先ほどからの、穏やかで不思議なくらいまで時間の感覚をなくしてくれるのは、何もこの店の長い歴史と北欧の海賊船の物語のせいばかりではないな。
店の一番奥で、その存在感をビシバシと主張している、暗闇に光るあのジュークボックス。コイツもこの店の不思議な時間の流れを創りあげている大きな要因だ。
ムードを盛り上げるために、ただ置かれて光を放っているだけの存在ではない。
近づいてよく見てみると、コイツは紛れもなく、現役に音を放てる役割を担っている。
ムードを出すために置かれているだけでなく、ジュークボックスとしての本来の役割である、
最高の音楽で雰囲気を作りあげるという、
当たり前すぎる程の役割を、まだ現役としてこなせる本物の光を持っている。
ややもすれば、その役割を果たすだけなら、現代なら当たり前の他の術がいくらでもあるはずなのに、この時勢になってもコイツが現役を続けていられるということは、徒ならぬこだわり追求の姿があるからこそだろう。
100円玉を入れて、ダイヤルでページを捲り、ご機嫌でお気に入りの曲を見つけて3ケタの番号を押す。
まだウブな心を持っていた時代に、アメリカ映画を観て感動を覚えた少年に戻ったかのような全身の衝撃が、音楽ではなくコイツがレコードを探し当て、針をそっと乗せる微かな音で湧き起ってくる。
ん!?なんだと…。
まさか、あっちのヤツもそうなのか?
蓄音機にの大きなシルエットに目を奪われて気が向かなかったが、実はあそこにいるヤツも現役で役割を果たしている、この店の時間のトリックスターなのかも知れない。
ジュークなヤツとは違い、恥じらうように仄かに光る明かり。
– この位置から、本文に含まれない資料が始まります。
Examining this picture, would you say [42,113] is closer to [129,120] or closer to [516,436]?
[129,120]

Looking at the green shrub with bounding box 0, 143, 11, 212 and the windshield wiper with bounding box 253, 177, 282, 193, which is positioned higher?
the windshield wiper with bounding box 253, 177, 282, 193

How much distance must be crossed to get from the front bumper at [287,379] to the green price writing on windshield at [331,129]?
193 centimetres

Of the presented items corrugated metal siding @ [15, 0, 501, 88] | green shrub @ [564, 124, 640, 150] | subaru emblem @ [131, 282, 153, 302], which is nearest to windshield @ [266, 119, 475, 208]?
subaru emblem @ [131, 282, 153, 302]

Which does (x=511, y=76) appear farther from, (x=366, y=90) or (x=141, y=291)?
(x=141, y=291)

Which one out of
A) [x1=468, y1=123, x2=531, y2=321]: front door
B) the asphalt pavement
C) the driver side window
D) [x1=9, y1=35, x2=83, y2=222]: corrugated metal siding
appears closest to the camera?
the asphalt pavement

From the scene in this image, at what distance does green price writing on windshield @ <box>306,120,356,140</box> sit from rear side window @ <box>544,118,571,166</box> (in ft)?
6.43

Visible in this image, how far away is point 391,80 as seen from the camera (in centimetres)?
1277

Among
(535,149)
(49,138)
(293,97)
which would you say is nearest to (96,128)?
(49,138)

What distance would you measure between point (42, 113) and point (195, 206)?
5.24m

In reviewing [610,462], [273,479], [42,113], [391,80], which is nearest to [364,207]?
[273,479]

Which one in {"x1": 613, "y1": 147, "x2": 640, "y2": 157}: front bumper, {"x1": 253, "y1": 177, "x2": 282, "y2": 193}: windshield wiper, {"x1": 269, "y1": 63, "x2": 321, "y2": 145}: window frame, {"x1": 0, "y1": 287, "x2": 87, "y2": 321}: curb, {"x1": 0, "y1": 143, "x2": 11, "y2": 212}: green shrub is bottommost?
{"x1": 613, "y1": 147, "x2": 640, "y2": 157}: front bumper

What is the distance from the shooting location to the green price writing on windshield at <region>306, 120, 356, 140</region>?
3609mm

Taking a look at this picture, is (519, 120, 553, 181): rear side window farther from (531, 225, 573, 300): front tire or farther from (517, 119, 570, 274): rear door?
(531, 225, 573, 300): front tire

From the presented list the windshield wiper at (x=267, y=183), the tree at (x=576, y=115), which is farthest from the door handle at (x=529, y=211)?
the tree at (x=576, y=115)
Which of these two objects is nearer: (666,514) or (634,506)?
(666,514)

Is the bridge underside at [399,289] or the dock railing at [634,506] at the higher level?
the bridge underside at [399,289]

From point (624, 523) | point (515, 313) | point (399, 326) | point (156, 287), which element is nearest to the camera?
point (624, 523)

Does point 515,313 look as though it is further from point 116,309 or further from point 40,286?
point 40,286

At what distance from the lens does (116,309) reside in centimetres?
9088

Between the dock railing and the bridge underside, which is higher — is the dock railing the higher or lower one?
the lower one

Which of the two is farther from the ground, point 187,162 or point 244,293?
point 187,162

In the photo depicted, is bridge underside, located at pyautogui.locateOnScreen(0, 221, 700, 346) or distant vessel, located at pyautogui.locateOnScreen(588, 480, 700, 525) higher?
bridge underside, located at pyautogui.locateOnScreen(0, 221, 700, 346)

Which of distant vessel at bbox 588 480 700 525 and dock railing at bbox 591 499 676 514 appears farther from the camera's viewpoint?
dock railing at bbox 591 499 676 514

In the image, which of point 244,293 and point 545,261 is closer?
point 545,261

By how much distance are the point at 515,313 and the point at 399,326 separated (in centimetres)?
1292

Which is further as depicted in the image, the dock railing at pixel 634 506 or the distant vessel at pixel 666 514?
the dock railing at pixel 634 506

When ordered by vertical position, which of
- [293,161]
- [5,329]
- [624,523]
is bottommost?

その姿だけで紛れもなくわかる真空管アンプ。
まさか、本当にコイツも現役だというのか?
ただでさえレコード盤の古さの中に温かみを感じる音質が、コイツを通すとさらに厚さと膨らみを増し、足の先から入り込んだと思えば、脳天から安堵のため息となって出て行ってしまう。
威勢の良い海賊船の力男たちですら、催眠術にかけてしまうような魅惑の音色で、時間の魔術師としての役割を、最前線に立ち現役ぶりを発揮している。
そうだったのか。
この店に入った瞬間から入るスイッチが与えてくれるもの。時間の流れを一気に止め、時空をねじったように、時の流れを不思議な速度に変えてしまうこの店の魅力。それは、40年を超える歴史が古いのではなく、40年を超えてもまだ現役でその役割を担っているという、他では味わうことができない時間の概念を根底から覆す姿。
全てが未だ現役で主役。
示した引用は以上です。